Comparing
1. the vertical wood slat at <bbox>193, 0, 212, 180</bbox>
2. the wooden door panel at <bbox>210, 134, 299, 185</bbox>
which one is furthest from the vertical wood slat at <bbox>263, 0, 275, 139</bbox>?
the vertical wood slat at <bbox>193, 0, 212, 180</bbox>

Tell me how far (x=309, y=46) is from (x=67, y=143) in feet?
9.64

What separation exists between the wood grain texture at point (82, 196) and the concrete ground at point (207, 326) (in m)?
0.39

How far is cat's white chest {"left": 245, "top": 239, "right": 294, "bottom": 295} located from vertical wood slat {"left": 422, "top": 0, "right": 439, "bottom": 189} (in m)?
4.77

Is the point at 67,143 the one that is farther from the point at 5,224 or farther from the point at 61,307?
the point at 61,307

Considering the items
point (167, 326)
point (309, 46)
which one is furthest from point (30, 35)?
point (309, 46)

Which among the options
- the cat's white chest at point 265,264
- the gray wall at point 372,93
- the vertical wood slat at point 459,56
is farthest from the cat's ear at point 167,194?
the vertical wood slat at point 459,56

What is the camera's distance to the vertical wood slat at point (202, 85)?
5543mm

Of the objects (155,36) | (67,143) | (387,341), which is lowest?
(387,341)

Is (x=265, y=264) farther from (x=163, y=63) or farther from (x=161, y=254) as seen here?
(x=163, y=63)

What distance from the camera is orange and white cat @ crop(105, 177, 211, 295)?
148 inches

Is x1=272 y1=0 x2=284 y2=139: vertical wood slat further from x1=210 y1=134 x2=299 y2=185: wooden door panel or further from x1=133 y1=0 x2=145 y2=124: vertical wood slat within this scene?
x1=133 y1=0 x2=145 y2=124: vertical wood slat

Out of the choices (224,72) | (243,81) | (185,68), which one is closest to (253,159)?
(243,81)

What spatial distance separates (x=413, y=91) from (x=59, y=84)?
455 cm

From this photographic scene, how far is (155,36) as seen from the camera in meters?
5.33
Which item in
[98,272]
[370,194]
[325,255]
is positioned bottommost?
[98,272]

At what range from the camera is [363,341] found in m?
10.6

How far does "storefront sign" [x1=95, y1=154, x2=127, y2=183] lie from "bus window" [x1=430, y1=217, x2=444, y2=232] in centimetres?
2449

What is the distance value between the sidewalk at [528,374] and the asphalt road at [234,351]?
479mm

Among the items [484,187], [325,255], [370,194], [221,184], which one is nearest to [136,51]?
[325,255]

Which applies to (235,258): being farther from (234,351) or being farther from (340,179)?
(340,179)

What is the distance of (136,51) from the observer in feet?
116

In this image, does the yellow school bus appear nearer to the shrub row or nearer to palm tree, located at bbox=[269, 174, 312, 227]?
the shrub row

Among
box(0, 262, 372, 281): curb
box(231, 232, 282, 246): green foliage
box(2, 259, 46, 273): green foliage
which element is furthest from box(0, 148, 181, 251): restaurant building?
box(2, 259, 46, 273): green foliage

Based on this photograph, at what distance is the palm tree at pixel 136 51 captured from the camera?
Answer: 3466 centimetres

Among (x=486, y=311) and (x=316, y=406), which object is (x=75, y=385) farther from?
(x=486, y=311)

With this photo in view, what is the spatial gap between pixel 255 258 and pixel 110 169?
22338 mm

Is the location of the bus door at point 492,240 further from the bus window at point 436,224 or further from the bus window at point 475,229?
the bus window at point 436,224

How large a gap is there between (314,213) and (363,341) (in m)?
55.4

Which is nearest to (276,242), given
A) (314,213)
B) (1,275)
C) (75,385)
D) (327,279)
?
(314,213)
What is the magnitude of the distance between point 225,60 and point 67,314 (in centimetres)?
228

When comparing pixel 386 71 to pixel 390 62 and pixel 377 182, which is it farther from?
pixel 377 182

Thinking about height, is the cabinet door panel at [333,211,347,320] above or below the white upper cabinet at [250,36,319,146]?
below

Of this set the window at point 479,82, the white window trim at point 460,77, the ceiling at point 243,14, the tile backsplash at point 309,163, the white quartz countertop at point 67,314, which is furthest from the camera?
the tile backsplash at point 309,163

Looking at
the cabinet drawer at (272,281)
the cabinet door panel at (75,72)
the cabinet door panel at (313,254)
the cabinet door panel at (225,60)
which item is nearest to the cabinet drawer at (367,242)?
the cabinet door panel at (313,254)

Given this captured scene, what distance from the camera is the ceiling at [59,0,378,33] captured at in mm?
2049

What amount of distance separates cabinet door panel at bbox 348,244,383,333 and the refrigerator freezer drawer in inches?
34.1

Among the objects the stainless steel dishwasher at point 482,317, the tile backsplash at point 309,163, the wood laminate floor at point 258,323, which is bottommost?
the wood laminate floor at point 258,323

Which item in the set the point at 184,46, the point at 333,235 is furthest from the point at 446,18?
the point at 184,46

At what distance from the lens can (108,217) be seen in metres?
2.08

——————————

◆ **Directive**:
Copy all of the data above line for line, changing nothing.

◆ **Written response**:
Comparing
1. the vertical wood slat at <bbox>193, 0, 212, 180</bbox>
2. the wooden door panel at <bbox>210, 134, 299, 185</bbox>
which one is furthest from the vertical wood slat at <bbox>263, 0, 275, 139</bbox>?
the vertical wood slat at <bbox>193, 0, 212, 180</bbox>

Tell me how far (x=309, y=46) is from (x=67, y=143) in feet?
9.64

What separation exists between the wood grain texture at point (82, 196) and the concrete ground at point (207, 326) (in m)?
0.39

How far is cat's white chest {"left": 245, "top": 239, "right": 294, "bottom": 295} located from vertical wood slat {"left": 422, "top": 0, "right": 439, "bottom": 189} (in m)?
4.77

Is the point at 67,143 the one that is farther from the point at 5,224 or farther from the point at 61,307?
the point at 61,307

Considering the items
point (167, 326)
point (309, 46)
which one is furthest from point (30, 35)?
point (309, 46)

Which among the options
- the cat's white chest at point 265,264
- the gray wall at point 372,93
- the vertical wood slat at point 459,56
is farthest from the cat's ear at point 167,194?
the vertical wood slat at point 459,56

What is the camera's distance to the vertical wood slat at point (202, 85)?
5543mm

Of the objects (155,36) | (67,143) | (387,341), which is lowest?
(387,341)

Is (x=265, y=264) farther from (x=163, y=63) or farther from (x=161, y=254) as seen here?
(x=163, y=63)

What distance from the camera is orange and white cat @ crop(105, 177, 211, 295)?
148 inches

Is x1=272 y1=0 x2=284 y2=139: vertical wood slat further from x1=210 y1=134 x2=299 y2=185: wooden door panel or further from x1=133 y1=0 x2=145 y2=124: vertical wood slat within this scene?
x1=133 y1=0 x2=145 y2=124: vertical wood slat

Out of the choices (224,72) | (243,81) | (185,68), which one is closest to (253,159)?
(243,81)

What spatial distance separates (x=413, y=91) from (x=59, y=84)?
455 cm

From this photographic scene, how far is (155,36) as seen from the camera in meters?
5.33
Which item in
[98,272]
[370,194]
[325,255]
is positioned bottommost?
[98,272]

At what range from the camera is [363,341] found in m?
10.6

How far does "storefront sign" [x1=95, y1=154, x2=127, y2=183] lie from "bus window" [x1=430, y1=217, x2=444, y2=232] in centimetres?
2449

What is the distance value between the sidewalk at [528,374] and the asphalt road at [234,351]?
479mm

Among the items [484,187], [325,255], [370,194], [221,184], which one is nearest to [136,51]?
[325,255]

Which applies to (235,258): being farther from (234,351) or being farther from (340,179)?
(340,179)

What is the distance of (136,51) from the observer in feet?
116

In this image, does the yellow school bus appear nearer to the shrub row or nearer to palm tree, located at bbox=[269, 174, 312, 227]?
the shrub row

Among
box(0, 262, 372, 281): curb
box(231, 232, 282, 246): green foliage
box(2, 259, 46, 273): green foliage
which element is furthest from box(0, 148, 181, 251): restaurant building?
box(2, 259, 46, 273): green foliage

Based on this photograph, at what distance is the palm tree at pixel 136 51 captured from the camera?
Answer: 3466 centimetres

Among (x=486, y=311) and (x=316, y=406), which object is (x=75, y=385) farther from?
(x=486, y=311)

With this photo in view, what is the spatial gap between pixel 255 258 and pixel 110 169?
22338 mm

Is the location of the bus door at point 492,240 further from the bus window at point 436,224 or further from the bus window at point 475,229?
the bus window at point 436,224

How large a gap is there between (314,213) and (363,341) (in m)?
55.4

Which is nearest to (276,242), given
A) (314,213)
B) (1,275)
C) (75,385)
D) (327,279)
?
(314,213)
What is the magnitude of the distance between point 225,60 and point 67,314 (in centimetres)?
228

When comparing pixel 386 71 to pixel 390 62 and pixel 377 182, which is it farther from?
pixel 377 182

Thinking about height, is the cabinet door panel at [333,211,347,320] above or below the white upper cabinet at [250,36,319,146]?
below

Of this set the window at point 479,82, the white window trim at point 460,77, the ceiling at point 243,14, the tile backsplash at point 309,163, the white quartz countertop at point 67,314, which is furthest from the camera?
the tile backsplash at point 309,163

Looking at
the cabinet drawer at (272,281)
the cabinet door panel at (75,72)
the cabinet door panel at (313,254)
the cabinet door panel at (225,60)
which item is nearest to the cabinet drawer at (367,242)?
the cabinet door panel at (313,254)

Given this captured scene, what distance from the camera is the ceiling at [59,0,378,33] captured at in mm?
2049

What amount of distance separates cabinet door panel at bbox 348,244,383,333 and the refrigerator freezer drawer in inches?
34.1

Among the objects the stainless steel dishwasher at point 482,317, the tile backsplash at point 309,163, the wood laminate floor at point 258,323, which is bottommost?
the wood laminate floor at point 258,323

Which item in the set the point at 184,46, the point at 333,235 is furthest from the point at 446,18?
the point at 184,46

At what distance from the lens can (108,217) be seen in metres?
2.08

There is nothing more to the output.